◆ Task:
Rewrite the material as a Markdown table with columns "Row" and "Line", starting at the line containing "By how much" and ending at the end of the material. Number each line and leave out blank lines.

★ ★ ★ ★ ★

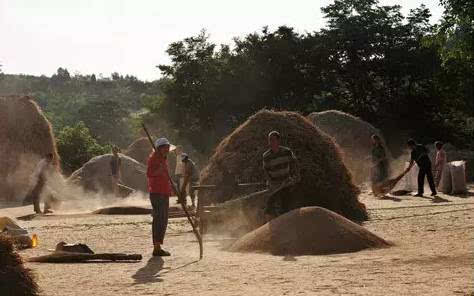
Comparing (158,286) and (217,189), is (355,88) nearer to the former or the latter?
(217,189)

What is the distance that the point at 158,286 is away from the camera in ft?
26.8

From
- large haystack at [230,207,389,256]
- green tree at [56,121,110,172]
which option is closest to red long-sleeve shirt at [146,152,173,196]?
large haystack at [230,207,389,256]

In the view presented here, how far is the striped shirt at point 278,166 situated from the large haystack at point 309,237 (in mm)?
1449

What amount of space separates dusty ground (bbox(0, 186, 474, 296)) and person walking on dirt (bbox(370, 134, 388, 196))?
780 centimetres

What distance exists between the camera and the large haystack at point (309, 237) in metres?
10.6

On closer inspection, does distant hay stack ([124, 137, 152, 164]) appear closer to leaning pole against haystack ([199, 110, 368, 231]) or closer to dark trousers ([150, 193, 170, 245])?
leaning pole against haystack ([199, 110, 368, 231])

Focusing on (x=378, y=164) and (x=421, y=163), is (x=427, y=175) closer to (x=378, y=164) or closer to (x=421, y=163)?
(x=421, y=163)

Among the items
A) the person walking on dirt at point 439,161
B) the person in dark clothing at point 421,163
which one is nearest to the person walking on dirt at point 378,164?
the person in dark clothing at point 421,163

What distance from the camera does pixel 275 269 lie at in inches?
357

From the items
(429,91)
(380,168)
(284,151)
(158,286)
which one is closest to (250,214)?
(284,151)

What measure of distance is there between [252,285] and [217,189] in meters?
7.68

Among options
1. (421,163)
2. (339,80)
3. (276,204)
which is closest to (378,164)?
(421,163)

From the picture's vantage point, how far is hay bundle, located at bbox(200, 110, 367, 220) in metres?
15.3

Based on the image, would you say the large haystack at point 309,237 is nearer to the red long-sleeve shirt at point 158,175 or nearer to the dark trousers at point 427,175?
the red long-sleeve shirt at point 158,175
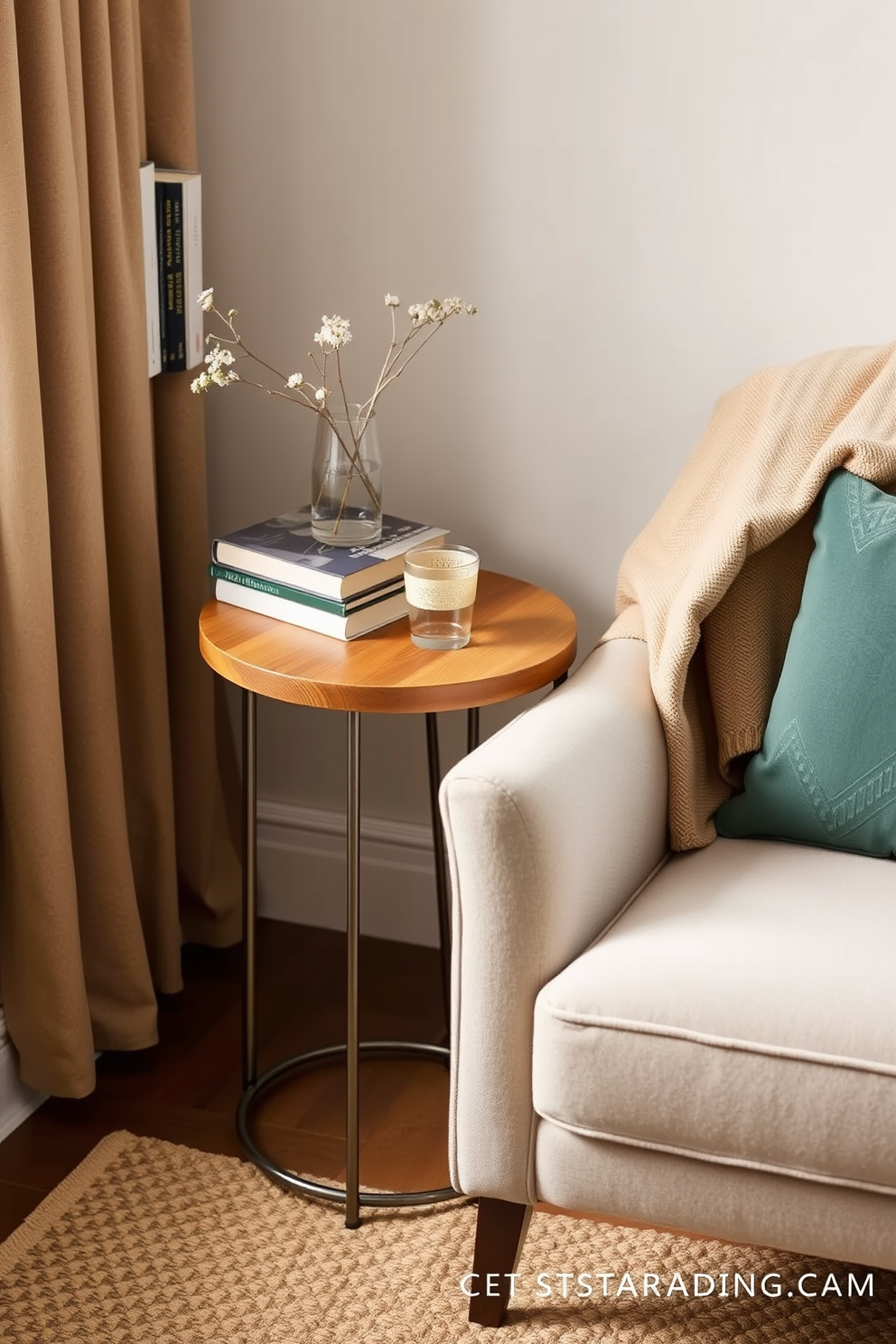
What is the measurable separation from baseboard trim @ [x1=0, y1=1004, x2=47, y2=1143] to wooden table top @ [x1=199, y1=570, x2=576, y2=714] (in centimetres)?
58

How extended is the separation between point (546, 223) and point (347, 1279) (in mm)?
1358

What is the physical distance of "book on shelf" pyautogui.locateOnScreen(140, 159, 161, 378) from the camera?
1.72 metres

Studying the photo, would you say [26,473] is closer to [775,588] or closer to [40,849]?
[40,849]

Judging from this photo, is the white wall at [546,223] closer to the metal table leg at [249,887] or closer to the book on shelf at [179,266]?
the book on shelf at [179,266]

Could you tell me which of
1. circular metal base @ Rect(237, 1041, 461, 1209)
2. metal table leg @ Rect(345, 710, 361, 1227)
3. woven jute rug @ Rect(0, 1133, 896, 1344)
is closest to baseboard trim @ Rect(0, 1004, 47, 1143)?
woven jute rug @ Rect(0, 1133, 896, 1344)

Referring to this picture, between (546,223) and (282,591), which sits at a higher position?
(546,223)

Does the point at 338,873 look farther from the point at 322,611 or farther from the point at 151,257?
the point at 151,257

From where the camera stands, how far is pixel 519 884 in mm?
1233

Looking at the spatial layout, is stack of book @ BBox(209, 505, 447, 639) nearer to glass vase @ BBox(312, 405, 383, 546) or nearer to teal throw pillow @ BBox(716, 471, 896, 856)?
glass vase @ BBox(312, 405, 383, 546)

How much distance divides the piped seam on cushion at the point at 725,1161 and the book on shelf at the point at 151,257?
1098 millimetres

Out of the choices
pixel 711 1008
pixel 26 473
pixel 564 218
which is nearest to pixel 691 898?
pixel 711 1008

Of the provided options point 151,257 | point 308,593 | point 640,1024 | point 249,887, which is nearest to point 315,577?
point 308,593

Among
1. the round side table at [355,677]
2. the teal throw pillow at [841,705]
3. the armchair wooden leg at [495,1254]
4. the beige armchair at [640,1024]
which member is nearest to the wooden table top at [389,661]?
the round side table at [355,677]

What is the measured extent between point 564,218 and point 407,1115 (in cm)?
122
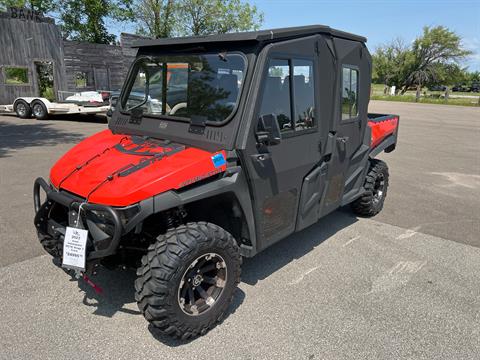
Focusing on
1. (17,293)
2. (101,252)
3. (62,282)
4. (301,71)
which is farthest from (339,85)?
(17,293)

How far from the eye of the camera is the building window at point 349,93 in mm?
3992

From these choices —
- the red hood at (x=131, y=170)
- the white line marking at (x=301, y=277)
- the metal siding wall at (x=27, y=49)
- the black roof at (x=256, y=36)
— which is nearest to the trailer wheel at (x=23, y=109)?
the metal siding wall at (x=27, y=49)

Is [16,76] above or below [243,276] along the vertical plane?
above

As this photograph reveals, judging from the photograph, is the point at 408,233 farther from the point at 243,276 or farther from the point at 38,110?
the point at 38,110

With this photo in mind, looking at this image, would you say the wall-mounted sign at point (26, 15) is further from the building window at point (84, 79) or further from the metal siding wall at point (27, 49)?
the building window at point (84, 79)

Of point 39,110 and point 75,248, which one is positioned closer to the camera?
point 75,248

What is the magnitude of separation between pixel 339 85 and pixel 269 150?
1312mm

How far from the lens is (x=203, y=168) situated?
2.73 m

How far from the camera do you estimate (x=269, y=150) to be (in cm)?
309

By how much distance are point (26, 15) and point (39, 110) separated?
225 inches

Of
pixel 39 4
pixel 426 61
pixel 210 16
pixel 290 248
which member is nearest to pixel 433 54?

★ ★ ★ ★ ★

◆ Full output:
| Row | Line |
|---|---|
| 1 | By how much distance are point (26, 15) and point (39, 110) separated? |
| 2 | 225 inches |
| 3 | Of |
| 4 | pixel 39 4 |
| 5 | pixel 426 61 |
| 6 | pixel 210 16 |
| 7 | pixel 290 248 |
| 8 | which member is nearest to pixel 433 54? |